After all the preparatory work is completed, take a cauldron or saucepan and put 1/3 of the eggplant there. Top with 1/3 of the tomato roast. Next, send the next piece of eggplant and fry. Finish assembling the ajapsandal with the last serving of eggplant and stir-fry. Garnish the top with chopped cilantro. Leave to soak for half an hour. After that, this wonderful Caucasian dish can be considered ready. It can be served either as a separate dish or as a side dish.

Armenian recipe

Unlike the people of Georgia, in Armenia they like to make ajapsandal more satisfying and are often cooked on the basis of meat.

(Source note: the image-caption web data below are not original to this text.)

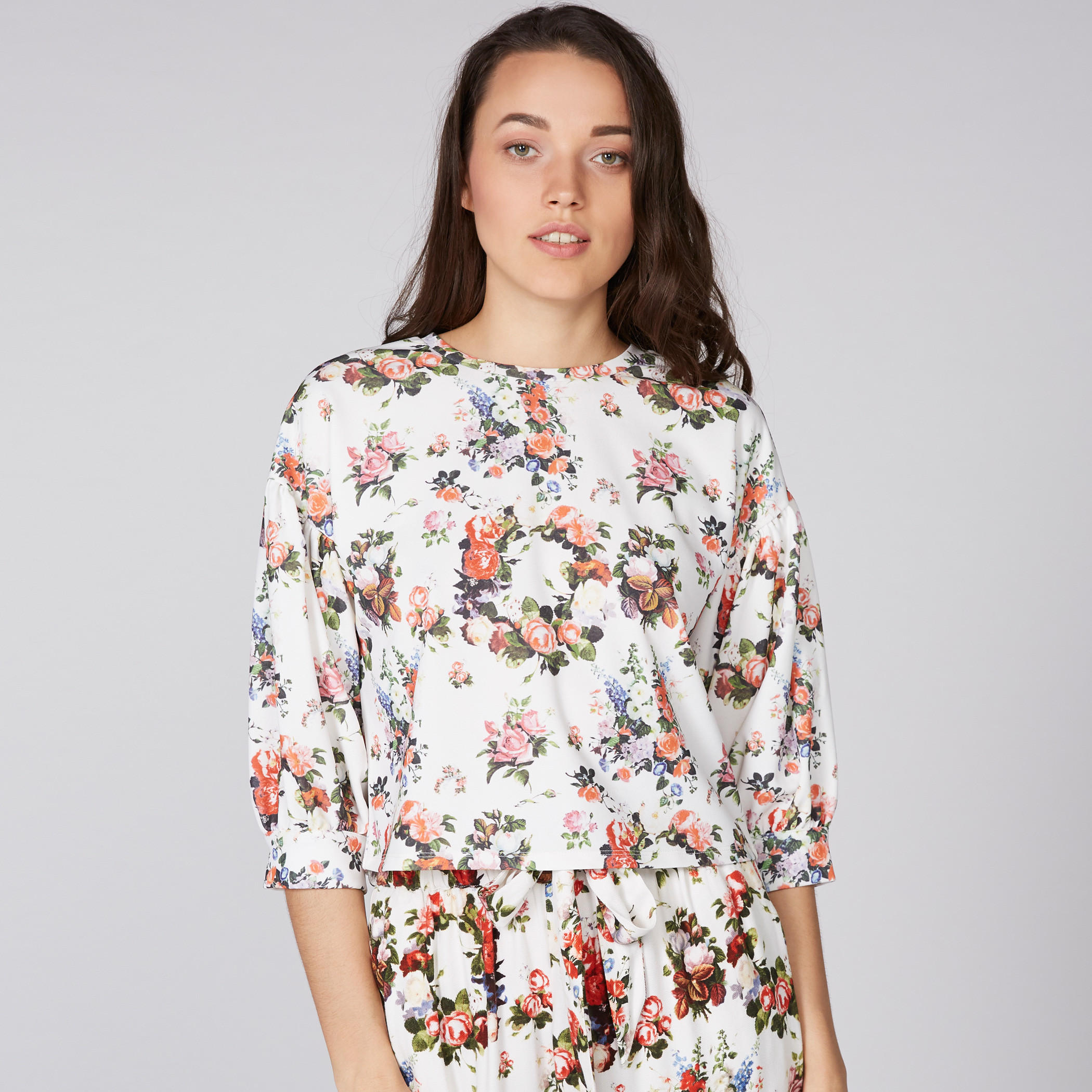 Printed Crop Top with Round Neck and 3/4 Sleeves-women-clothing-shirtsandblouses-blouses-image-1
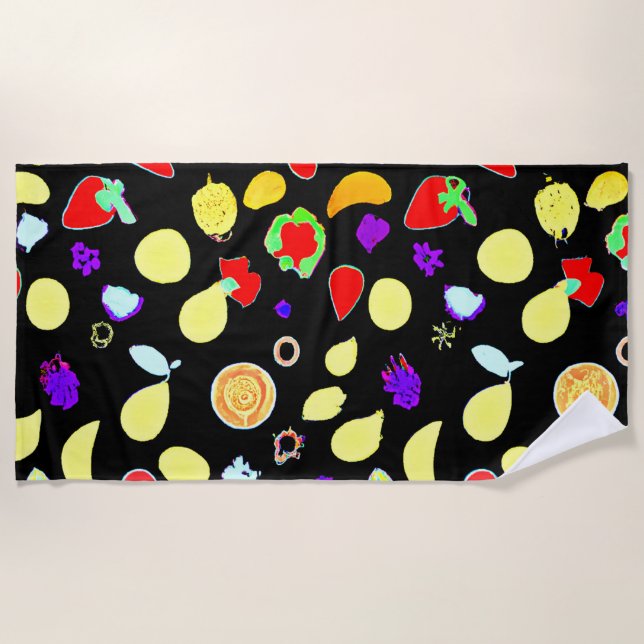 Toalla De Playa Brote de frutas tropicales neonesas (Anverso)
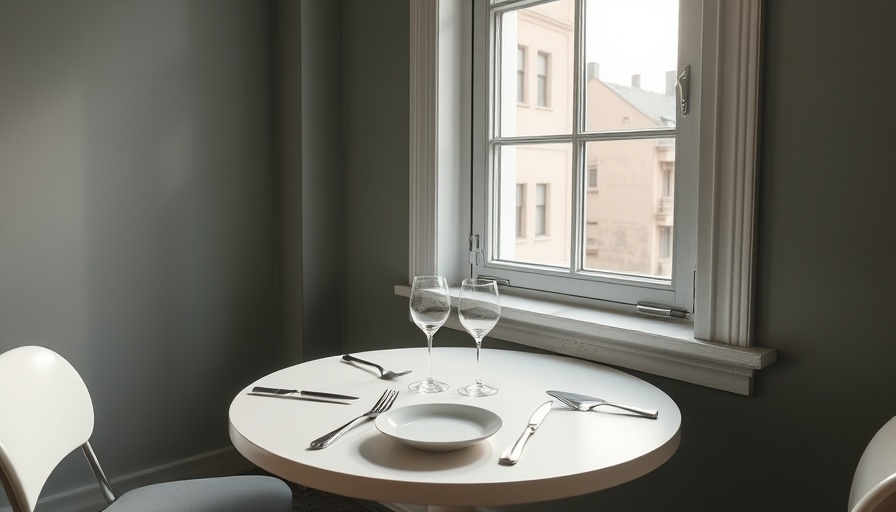 Elegant table setting with silverware near window in minimalist room.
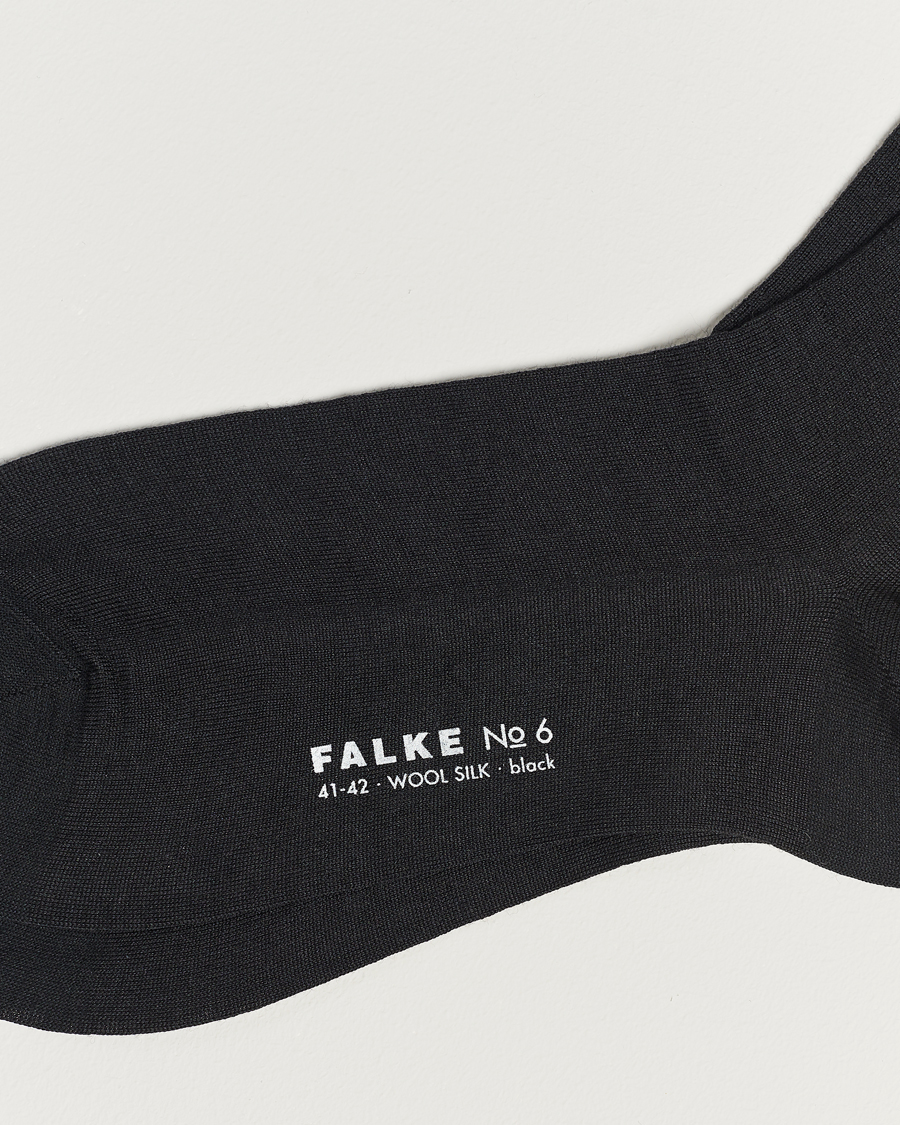 Mies | Merinovillasukat | Falke | No. 6 Finest Merino & Silk Socks Black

To prepare ajapsandal in Armenian you will need:

  • Meat on the bone with fat (lamb or beef) - 800 g;
  • Large potatoes - 4 pcs.;
  • Eggplant - 3-4 pcs.;
  • Onions - 3 pcs.;
  • Fleshy tomatoes - 5 pcs.;
  • Red bell pepper - 3 pcs.;
  • Green bell pepper - 4 pcs.;
  • Rosemary - several branches;
  • Basil - several branches;
  • Hot chili pepper - 1 pc.;
  • Fresh herbs (such as dill or cilantro)
  • Ground black pepper;
  • Salt;
  • Any oil (vegetable or butter) for frying;
  • A cauldron or saucepan with a thick bottom and sides.

Rinse the meat and cut into medium sized pieces. Peel potatoes and onions and cut into small cubes. Chop the eggplants, bell peppers and tomatoes in the same cubes. You will first need to remove the skin from the tomatoes.

Now take a cauldron (pan) and heat it up. Then add the butter and when it's hot, add the onion and fry until golden brown. Then add the meat and fry until a blush appears. When the meat is fried, pour in enough water so that it barely covers the contents of the cauldron, bring to a boil, then add chili and black pepper. Then lower the temperature to a low setting, cover and simmer for an hour.

When the time is up, add all the vegetables to the broth - eggplant, potatoes, bell peppers and tomatoes. Simmer until the potatoes are tender. 10 minutes remaining, add chopped rosemary and basil and salt to taste.

Serve Armenian ajapsandal in deep bowls sprinkled with any fresh herbs. Thanks to the hearty ingredients, this dish can serve as a complete first or second course.